Мать вынесла нам на террасу несколько книжек и Наташины игрушки.
— Не унывайте, ребятки, — сказала она, видя, до чего мы расстроились, — сидите только тихонечко и старайтесь быть хорошими. Может быть, все как-нибудь обойдется.
Она ушла, а мы стали стараться. Платок упадет — все бросаются поднимать. Толкнут кого-нибудь или ногу отдавят нечаянно — сейчас же извиняются, просят прощения, спрашивают, не очень ли больно. Наташа в игрушках нашла непорядки.
— А кто это Вихрю выдернул хвост? И седло расклеили. Это ты Олька, я знаю.
— Ну, не-ет! — возмутилась я. — Довольно мне этих придирок. Не знает как следует, а уж врет прямо на меня. Ладно же, прощайся теперь со своими кудельками.
Соня поймала мою руку на полдороге к Наташиным косичкам.
— Ты что это? Разве можно теперь шуметь?
— Она рылась в моем ящике! Она испортила лошадь, — не унималась Наташа.

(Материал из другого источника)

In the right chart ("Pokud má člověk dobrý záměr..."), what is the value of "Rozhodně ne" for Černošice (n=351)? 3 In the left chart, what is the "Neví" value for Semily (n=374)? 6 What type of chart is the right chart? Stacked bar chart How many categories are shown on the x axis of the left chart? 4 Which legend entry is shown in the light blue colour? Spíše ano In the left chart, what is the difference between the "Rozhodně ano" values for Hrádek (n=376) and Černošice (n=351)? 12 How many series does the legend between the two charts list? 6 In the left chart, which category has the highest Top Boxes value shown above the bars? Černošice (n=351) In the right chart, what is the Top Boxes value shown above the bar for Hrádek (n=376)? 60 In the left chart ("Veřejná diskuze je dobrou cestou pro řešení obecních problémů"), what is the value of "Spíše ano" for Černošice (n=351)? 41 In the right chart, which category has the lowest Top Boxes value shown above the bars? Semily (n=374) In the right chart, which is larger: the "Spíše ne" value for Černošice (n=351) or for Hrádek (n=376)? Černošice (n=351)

— Ладно, вруша несчастная! Знаешь, нынче какой день? Ври на меня, сколько хочешь, пользуйся моей добростью. А я даже… плюнуть на тебя не желаю.
— Вот молодец! Сразу видно, кто любит своего отца, а кто нет.
Я уселась с книжкой в сторонке и старалась не слушать, как Наташа твердила, высовываясь из своего угла:
— Она, она виновата. Я знаю, что это она.
Время тянулось мучительно медленно. Книжки и игрушки вываливались у нас из рук. Мы бесцельно слонялись из угла в угол, прислушиваясь к каждому шороху. За нами по пятам, тоже грустная и тревожная, ходила наша собачка Джика.
Она чуяла, что в доме что-то неладно, и, словно спрашивая, в чем горе, настойчиво заглядывала в глаза.
— А, иди ты! Не до тебя сегодня, — отмахивались от нее, когда она пыталась приласкаться. С горя она села в углу за дверью и тихонько заскулила.
Наконец дверь из комнаты распахнулась.